Ce montage de trois photos montrant une femme brune se raser les cheveux a également beaucoup circulé, et a notamment été partagé plus de 2 100 fois. De la même manière, on retrouve une occurrence de cette image bien avant les manifestations de juin 2020. 

"J’ai juste fait une recherche d’image inversée, la photo date au moins de 2019. Tout cela est le travail d’agitateurs numériques", détaille en réponse du tweet précédent l’entrepreneur Jeremy Gardner.

Dans le tweet ci-dessous, l’entrepreneur Jeremy Gardner montre une occurrence de la même image publiée le 18 mai 2019 sur la plateforme Pinterest, ce qui prouve qu’elle est présente sur internet au moins depuis cette date.
 
"Je ne me suis pas rasée pour une performance à la c**, j’ai perdu mes cheveux lors d’une chimiothérapie"

D’autres photos de femmes aux cheveux rasés ont été détournées pour faire croire que des femmes étaient tombées dans le piège, notamment dans cette publication retweetée plus de 400 fois. 


En haut à droite, on voit un montage photo d’une fille avant et après s’être rasé les cheveux.

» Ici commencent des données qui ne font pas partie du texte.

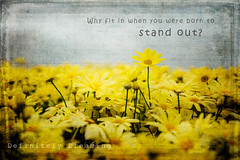 Born To Stand Out... (DefinitelyDreaming) Tags: flowers floral colourful cheerful motivational quote wisewords motivationalmonday drseuss 2lilowls textures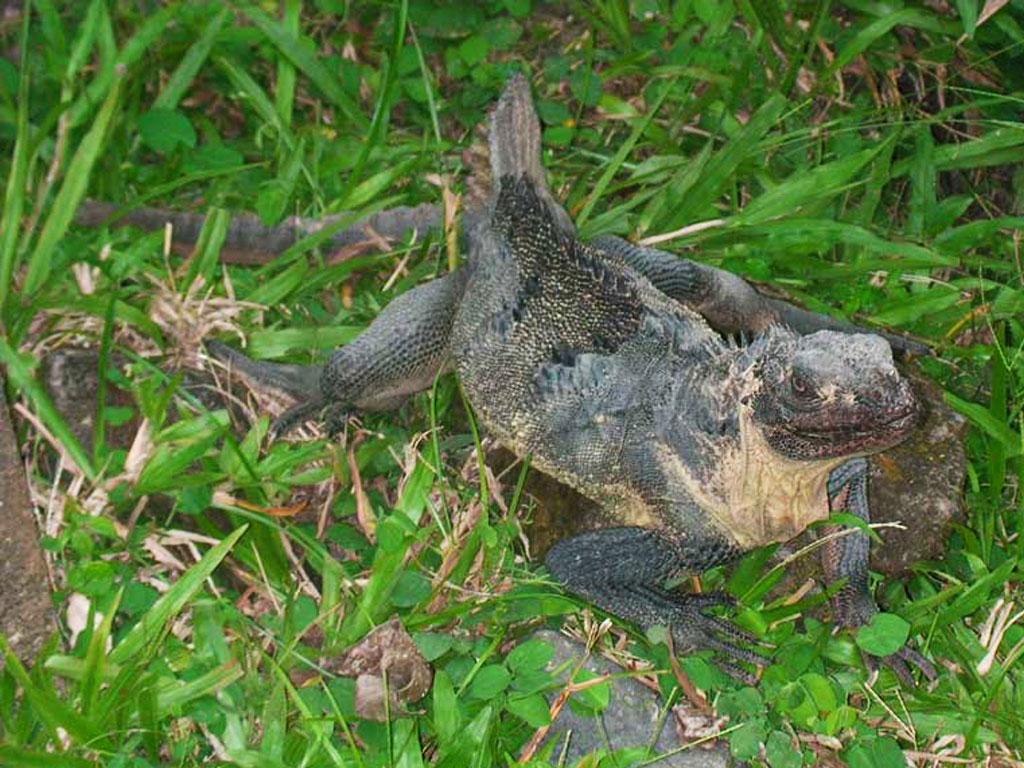 Bali Reptilienpark - Leguan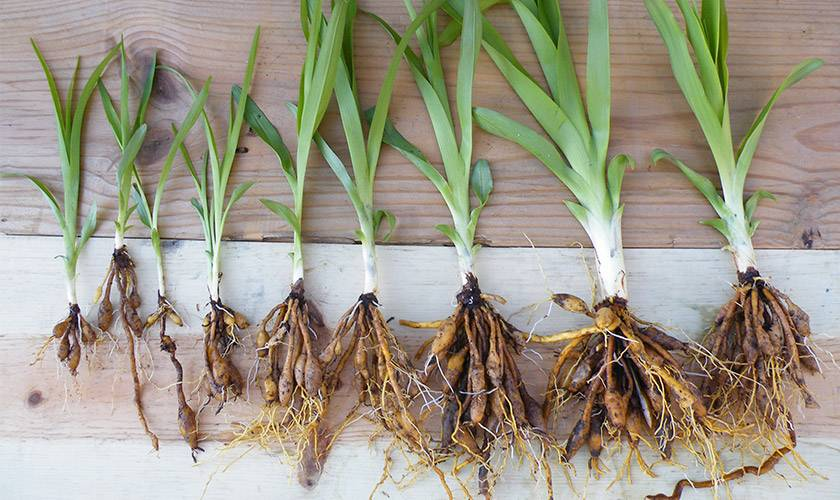 Лилейник: условия выращивания, посадка, размножение, зимовка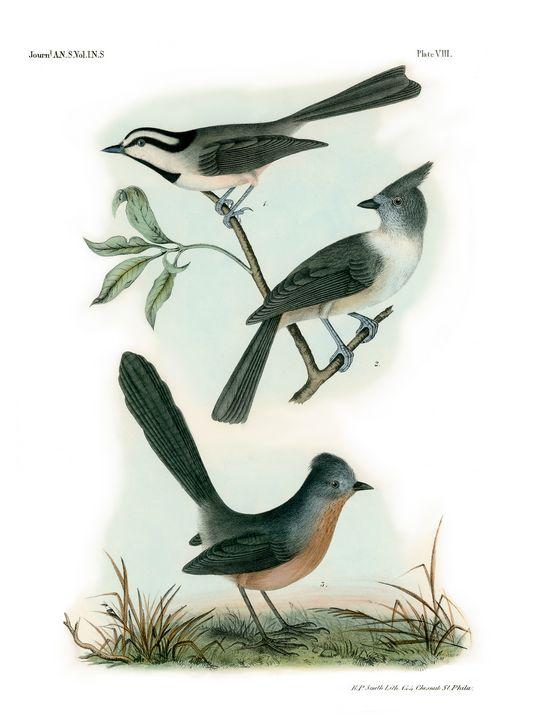Old Bird Flycatcher Wall Art 1840 - Stonebrook Gallery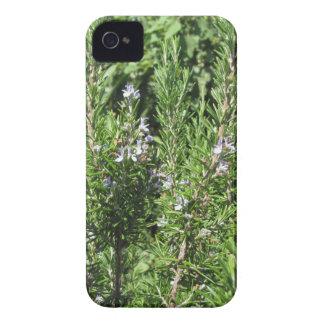 Planta de Rosemary Carcasa Para iPhone 4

Encore une fois, on retrouve une occurrence plus ancienne sur la plateforme de blogging Tumblr en 2017. 

En bas à gauche, on voit un assemblage de deux montages du même type.  

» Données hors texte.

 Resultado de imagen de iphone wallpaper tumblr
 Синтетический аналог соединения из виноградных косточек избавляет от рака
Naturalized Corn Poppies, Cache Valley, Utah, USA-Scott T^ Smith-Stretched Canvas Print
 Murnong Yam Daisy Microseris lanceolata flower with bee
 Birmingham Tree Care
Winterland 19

Le premier montre une femme aux cheveux auburn portant un haut noir. Plusieurs utilisateurs de Twitter ont retrouvé la véritable origine de cette photo : elle a été publiée en mars 2016 sur Instagram.

On peut lire en légende de la photo originale : "Regardez ce qu’a fait mon amie Mel aujourd’hui. C’est un acte incroyable d’altruisme en soutien aux Australiens atteint de cancer du sang. Elle a récolté 2 500 dollars".

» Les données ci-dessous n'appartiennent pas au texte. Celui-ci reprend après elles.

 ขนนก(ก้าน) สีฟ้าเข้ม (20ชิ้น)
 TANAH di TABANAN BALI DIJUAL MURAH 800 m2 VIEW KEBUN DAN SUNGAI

Le deuxième montre une jeune femme portant un maquillage coloré. Cette photo est plus récente mais n’a rien à voir avec le mouvement Black Lives Matter : elle montre Lucy Sweeney, une jeune femme atteinte d’une maladie causant d’importantes pertes de cheveux. Comme le rapporte le média américain ABC, cette dernière a profité du confinement lié au Covid-19 pour se raser complètement la tête. 

Enfin, la photo en bas à droite montre le tweet du faux compte d'"Ashley Watson" disant : "Moi avant et après, s’il vous plaît, montrez votre soutien à Black Lives Matter". Sauf que la jeune femme visible sur ces photos a réagi et dénoncé le vol de son image. 


"Bonjour tout le monde, ces photos sont de moi. Je ne me suis PAS rasé la tête pour une quelconque performance blanche à la c**, j’ai perdu mes cheveux lors d’une chimiothérapie en 2018 et j’ai tellement aimé cette coupe que je l’ai gardée", a écrit Lizzeth Lemon sur Twitter.  
 
"Je n’ai vu aucune femme se faire avoir par ce faux mouvement"

Des sites affiliés à l’extrême droite française se sont fait l’écho du phénomène, affirmant que de nombreuses femmes étaient tombées dans le panneau : "Les femmes blanches étant plus désespérées que jamais pour attirer l’attention, certaines d’entre elles ont relevé le défi #GoBaldForBLM", peut-on lire sur Nouvelordremondial

Or, après des recherches approfondies effectuées sur les réseaux sociaux, notre rédaction n'a trouvé aucune internaute étant tombée dans le piège tendu par les trolls de 4chan en se rasant la tête en hommage au mouvement Black Lives Matter. 

Stéphanie Lamy, féministe et spécialiste des guerres d’information, a fait le même constat : 
 
J’ai vu émerger #GoBaldForBLM dans les cercles identitaires [mouvement politique d’extrême-droite, NDLR] en Autriche d’abord, et j’ai vite compris que la tendance avait largement circulé depuis les États-Unis avant d’arriver en France. Le message a été publié sur plusieurs plateformes mais a été relayé par le même type de personne : des hommes blancs anti-féministes, ou masculinistes proches de l’extrême-droite qui ont voulu cibler la figure de la femme blanche "traitre" ou "collabo" parce qu’elle noue des relations avec les hommes non-blancs. Ils surnomment régulièrement ce type de femme "PAN", ou "p*te à n*gre". 

Je n’ai vu aucune femme se faire avoir par ce faux mouvement de soutien et je ne pense pas que ces masculinistes pensaient vraiment que ça marcherait, le but était surtout de se fédérer les uns et les autres autour d’une "blague" et d’une haine commune envers les femmes. Et ce, à l’échelle internationale, comme une sorte de contre-attaque anti-Black Lives Matter, un mouvement qui a lui réussi à traverser les frontières et à rassembler des milliers de personnes à travers le monde.